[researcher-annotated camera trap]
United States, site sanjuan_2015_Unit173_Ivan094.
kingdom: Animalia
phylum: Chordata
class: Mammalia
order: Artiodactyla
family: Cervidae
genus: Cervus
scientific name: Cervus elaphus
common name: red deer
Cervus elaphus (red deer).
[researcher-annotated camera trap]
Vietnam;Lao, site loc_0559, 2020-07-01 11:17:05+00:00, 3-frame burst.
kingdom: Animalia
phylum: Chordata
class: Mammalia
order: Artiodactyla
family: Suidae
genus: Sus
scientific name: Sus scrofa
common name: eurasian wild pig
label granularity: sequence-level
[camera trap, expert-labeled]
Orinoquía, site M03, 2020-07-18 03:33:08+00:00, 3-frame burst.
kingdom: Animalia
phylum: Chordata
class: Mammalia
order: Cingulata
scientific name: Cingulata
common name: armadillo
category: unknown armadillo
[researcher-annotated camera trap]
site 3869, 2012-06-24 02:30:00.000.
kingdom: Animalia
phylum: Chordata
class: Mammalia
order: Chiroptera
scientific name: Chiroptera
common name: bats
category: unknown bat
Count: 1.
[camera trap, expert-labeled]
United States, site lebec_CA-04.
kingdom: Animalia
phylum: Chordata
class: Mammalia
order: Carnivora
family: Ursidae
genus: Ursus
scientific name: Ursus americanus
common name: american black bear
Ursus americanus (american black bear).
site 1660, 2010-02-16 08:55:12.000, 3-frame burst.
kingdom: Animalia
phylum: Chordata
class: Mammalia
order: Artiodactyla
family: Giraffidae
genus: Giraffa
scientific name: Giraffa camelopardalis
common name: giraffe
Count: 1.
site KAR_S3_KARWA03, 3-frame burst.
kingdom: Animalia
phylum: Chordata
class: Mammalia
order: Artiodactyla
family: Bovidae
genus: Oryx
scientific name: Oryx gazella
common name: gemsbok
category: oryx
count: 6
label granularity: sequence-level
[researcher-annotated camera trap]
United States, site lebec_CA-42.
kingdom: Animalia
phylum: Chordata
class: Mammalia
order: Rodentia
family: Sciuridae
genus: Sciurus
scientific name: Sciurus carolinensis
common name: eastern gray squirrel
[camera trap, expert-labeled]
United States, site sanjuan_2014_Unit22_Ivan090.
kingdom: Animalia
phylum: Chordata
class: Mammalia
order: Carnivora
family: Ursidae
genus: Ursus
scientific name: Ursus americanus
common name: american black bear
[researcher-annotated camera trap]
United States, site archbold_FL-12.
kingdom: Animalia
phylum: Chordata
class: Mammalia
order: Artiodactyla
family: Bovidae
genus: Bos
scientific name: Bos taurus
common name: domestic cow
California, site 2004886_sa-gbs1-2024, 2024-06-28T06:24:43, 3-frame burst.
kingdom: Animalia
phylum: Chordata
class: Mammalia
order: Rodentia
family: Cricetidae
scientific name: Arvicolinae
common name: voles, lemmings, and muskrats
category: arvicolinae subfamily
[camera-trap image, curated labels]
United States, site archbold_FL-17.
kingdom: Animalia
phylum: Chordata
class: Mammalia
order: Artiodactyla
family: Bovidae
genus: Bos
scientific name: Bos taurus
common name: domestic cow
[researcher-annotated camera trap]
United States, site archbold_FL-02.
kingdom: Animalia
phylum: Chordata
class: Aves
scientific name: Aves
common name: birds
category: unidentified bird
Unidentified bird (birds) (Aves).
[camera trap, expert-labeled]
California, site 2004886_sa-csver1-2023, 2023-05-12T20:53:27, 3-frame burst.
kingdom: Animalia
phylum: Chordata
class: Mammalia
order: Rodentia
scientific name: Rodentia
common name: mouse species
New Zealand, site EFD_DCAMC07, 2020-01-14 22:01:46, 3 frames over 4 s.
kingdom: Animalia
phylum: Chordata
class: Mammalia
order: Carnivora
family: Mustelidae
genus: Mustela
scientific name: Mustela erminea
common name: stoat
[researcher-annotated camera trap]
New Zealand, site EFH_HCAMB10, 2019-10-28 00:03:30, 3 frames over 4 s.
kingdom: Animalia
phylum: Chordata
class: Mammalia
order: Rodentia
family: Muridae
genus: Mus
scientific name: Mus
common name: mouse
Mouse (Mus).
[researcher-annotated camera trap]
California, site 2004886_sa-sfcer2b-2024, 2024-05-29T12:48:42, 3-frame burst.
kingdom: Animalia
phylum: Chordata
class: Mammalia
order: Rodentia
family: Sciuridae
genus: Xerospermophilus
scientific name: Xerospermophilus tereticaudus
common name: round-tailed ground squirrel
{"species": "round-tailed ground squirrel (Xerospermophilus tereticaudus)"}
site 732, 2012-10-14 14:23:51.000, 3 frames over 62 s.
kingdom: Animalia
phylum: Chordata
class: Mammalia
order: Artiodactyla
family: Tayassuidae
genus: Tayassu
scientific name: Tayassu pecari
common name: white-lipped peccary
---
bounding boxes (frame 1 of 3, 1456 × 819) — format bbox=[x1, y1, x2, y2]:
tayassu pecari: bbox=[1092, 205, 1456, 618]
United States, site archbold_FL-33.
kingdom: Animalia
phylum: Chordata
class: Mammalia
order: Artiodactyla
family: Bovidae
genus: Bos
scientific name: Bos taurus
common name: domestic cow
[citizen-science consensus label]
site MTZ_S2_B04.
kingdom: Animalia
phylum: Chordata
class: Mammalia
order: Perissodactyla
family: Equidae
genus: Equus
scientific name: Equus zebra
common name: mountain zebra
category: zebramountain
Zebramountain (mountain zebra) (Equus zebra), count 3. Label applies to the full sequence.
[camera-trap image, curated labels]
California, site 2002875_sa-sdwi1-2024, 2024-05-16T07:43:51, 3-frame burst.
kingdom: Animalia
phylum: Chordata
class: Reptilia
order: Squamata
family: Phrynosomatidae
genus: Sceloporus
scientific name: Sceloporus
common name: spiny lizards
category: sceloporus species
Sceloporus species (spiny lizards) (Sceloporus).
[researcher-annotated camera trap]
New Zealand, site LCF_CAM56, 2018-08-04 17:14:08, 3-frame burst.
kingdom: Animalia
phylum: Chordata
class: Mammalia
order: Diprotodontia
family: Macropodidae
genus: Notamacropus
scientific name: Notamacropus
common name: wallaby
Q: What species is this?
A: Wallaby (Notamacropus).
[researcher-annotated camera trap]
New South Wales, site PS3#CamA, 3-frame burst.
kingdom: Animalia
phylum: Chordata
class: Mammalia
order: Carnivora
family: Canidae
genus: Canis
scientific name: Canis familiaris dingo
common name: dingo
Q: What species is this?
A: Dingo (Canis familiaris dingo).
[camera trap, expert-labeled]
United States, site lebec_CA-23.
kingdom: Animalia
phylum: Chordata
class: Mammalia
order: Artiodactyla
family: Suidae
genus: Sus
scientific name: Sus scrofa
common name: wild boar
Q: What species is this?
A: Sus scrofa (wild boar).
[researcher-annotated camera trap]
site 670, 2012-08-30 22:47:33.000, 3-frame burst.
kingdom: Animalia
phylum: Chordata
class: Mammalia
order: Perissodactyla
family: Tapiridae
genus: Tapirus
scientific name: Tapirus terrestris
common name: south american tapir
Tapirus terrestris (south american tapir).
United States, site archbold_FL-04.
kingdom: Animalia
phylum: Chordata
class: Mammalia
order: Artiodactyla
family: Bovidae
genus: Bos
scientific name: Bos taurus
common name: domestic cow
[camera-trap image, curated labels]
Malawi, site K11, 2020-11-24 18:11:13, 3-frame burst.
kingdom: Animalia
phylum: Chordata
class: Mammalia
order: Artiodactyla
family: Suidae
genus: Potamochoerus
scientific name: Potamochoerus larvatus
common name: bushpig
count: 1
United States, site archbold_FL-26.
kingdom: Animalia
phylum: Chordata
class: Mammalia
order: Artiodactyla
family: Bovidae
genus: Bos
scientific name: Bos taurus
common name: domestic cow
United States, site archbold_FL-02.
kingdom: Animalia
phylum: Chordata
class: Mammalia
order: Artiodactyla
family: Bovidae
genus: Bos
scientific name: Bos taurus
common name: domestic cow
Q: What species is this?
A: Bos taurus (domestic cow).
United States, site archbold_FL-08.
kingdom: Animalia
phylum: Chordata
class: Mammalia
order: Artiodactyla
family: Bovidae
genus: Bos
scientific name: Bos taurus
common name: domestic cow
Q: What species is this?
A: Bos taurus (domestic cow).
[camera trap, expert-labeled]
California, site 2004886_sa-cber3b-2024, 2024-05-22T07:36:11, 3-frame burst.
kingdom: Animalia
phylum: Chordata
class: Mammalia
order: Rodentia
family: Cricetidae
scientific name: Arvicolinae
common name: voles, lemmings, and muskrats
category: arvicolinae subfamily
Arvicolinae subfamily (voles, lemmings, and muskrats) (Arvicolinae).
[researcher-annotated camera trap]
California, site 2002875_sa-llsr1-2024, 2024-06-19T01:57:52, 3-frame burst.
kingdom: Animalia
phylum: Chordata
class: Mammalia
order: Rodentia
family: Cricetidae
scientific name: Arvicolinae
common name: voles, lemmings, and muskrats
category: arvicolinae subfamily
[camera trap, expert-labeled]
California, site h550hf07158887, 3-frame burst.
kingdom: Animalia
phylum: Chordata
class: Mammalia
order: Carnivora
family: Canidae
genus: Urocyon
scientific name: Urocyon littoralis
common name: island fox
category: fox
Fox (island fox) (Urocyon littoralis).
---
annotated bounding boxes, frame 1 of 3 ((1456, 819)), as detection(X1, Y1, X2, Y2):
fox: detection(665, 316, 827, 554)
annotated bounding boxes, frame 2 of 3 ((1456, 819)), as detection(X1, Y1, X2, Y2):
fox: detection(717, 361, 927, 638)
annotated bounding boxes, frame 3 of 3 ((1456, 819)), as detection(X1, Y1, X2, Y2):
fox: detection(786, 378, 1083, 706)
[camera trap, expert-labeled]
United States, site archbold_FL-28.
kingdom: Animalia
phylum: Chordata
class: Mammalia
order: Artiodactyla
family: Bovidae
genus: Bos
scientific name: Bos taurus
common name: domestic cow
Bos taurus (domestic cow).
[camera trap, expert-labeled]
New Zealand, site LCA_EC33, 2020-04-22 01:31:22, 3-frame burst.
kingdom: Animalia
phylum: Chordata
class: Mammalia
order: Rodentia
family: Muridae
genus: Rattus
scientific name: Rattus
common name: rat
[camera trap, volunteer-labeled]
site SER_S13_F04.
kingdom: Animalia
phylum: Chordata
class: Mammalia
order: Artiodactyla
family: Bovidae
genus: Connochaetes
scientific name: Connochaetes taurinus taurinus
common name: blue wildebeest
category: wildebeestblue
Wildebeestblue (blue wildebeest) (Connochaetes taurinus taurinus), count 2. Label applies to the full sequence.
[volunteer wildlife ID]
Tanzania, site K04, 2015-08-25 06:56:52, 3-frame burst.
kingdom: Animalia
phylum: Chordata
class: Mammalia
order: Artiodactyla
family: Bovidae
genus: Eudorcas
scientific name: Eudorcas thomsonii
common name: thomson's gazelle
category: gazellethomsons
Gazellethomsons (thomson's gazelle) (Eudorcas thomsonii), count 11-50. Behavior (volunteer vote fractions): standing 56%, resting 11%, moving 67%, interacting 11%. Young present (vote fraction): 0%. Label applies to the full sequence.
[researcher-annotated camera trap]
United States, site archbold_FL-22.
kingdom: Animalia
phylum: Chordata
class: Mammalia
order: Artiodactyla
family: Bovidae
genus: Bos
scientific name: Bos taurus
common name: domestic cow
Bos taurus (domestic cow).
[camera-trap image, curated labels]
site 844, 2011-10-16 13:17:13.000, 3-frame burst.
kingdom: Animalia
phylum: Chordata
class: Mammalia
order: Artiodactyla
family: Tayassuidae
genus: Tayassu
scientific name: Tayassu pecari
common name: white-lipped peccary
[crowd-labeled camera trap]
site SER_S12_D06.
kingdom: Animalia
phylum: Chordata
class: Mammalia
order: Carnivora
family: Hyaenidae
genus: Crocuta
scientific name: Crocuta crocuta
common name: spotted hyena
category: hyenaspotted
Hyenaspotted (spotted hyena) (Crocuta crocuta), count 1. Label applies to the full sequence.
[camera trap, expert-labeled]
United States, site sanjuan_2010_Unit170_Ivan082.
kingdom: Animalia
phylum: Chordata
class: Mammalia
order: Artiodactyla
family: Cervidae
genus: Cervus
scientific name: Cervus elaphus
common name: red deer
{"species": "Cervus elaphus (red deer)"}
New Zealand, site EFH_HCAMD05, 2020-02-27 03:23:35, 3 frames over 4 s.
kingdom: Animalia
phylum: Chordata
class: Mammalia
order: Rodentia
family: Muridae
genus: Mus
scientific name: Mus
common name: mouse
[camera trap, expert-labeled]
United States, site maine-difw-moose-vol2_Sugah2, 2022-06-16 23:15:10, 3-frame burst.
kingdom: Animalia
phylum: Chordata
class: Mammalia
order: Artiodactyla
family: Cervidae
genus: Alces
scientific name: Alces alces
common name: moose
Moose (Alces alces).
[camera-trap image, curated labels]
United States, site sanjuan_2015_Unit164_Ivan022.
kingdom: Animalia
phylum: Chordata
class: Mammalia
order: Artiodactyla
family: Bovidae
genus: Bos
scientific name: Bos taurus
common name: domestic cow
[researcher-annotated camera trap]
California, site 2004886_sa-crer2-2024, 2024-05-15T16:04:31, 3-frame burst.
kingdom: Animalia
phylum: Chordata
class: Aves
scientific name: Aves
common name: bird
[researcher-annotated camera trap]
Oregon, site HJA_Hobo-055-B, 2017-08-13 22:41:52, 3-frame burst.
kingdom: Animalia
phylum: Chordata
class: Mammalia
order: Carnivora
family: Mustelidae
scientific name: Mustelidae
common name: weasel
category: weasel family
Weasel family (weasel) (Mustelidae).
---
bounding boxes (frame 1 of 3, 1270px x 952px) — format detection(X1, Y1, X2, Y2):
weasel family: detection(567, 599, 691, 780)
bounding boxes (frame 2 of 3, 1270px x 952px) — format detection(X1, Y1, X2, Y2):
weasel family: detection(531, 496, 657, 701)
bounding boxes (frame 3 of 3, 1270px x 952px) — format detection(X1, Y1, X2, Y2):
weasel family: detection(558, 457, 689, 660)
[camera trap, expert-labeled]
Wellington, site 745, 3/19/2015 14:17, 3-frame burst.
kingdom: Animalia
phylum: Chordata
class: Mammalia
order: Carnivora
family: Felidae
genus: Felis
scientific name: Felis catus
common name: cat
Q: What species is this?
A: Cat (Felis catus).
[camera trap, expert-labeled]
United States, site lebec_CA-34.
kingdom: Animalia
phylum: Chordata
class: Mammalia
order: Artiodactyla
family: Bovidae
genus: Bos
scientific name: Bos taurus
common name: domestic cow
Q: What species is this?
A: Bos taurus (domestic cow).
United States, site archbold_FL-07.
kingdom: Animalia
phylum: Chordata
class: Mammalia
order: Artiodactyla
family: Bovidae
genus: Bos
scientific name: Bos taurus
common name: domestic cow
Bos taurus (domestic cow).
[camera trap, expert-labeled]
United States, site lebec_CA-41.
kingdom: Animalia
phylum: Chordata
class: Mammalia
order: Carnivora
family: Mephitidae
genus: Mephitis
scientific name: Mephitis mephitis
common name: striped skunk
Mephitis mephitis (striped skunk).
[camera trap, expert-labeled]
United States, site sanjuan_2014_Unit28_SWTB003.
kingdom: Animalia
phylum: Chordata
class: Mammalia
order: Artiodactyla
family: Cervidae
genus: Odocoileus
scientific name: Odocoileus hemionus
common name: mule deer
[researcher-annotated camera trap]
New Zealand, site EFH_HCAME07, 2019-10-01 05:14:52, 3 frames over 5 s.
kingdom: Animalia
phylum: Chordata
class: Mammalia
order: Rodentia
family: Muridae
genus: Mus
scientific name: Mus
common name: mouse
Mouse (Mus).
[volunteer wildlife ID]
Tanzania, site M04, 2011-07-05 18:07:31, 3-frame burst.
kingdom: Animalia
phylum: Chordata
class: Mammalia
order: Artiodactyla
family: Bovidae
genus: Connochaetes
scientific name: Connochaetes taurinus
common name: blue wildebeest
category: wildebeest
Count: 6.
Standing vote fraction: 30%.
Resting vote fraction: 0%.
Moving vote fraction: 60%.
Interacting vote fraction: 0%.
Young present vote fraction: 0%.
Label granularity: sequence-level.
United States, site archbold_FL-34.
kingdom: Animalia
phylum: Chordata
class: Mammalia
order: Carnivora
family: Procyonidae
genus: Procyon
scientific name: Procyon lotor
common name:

+ + +

- WHAT TO WORK ON -
Reproduce exactly the lines of the records above from the one with "genus: Notamacropus" to the one with "common name: dingo", both included, and leave out everything else.

- OUTPUT OF THE EXERCISE -
genus: Notamacropus
scientific name: Notamacropus
common name: wallaby
Q: What species is this?
A: Wallaby (Notamacropus).
[researcher-annotated camera trap]
New South Wales, site PS3#CamA, 3-frame burst.
kingdom: Animalia
phylum: Chordata
class: Mammalia
order: Carnivora
family: Canidae
genus: Canis
scientific name: Canis familiaris dingo
common name: dingo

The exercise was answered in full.